Durante el tiempo transcurrido entre el atentado a este espacio natural y los terremotos, tuve otra vivencia que no puedo dejar de reseñar. A principios de este siglo XXI, un alto cargo del gobierno autónomo canario me comentó, de manera informal, que un extranjero le había visitado en su despacho, con la pretensión de recibir un subvención por un asunto relacionado con El Lajial. Por lo que pude colegir, se trataba de un asunto tan disparatado que prefiero no reproducirlo aquí, porque nadie me creería.

Poco a poco, entendí que aquel visitante forastero era el dueño de la finca que se había plantado sobre una buena parte –les aseguro que la más hermosa– de El Lajial.

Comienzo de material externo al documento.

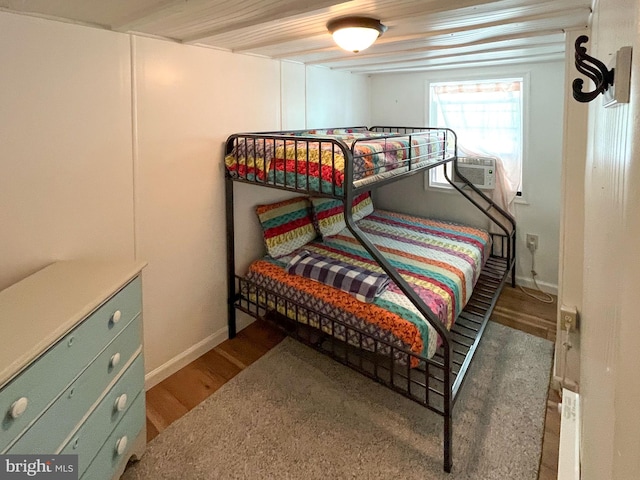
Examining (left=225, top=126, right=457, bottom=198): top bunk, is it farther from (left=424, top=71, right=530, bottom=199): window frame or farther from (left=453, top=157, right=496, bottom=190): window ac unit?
(left=424, top=71, right=530, bottom=199): window frame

No pude dejar de comentar cuánto le costó a nuestro patrimonio natural que aquel señor cultivara sus verduras en el Sur de El Hierro, mientras las autoridades hacían la vista gorda.

Sin embargo, lo único que logré con mi comentario fue que el cargo institucional cambiase el tema de la conversación y que yo no terminara de enterarme del asunto por completo. Honradamente, no creo que le otorgaran aquella subvención, pero ¡quién puede asegurarlo!

Ni el Leviatán ni los sueños forman parte de la realidad, porque en ese caso no sobreviviríamos. Sin embargo, estoy convencido de que la realidad sí forma parte de los sueños, porque en caso contrario nuestra humanidad se perdería.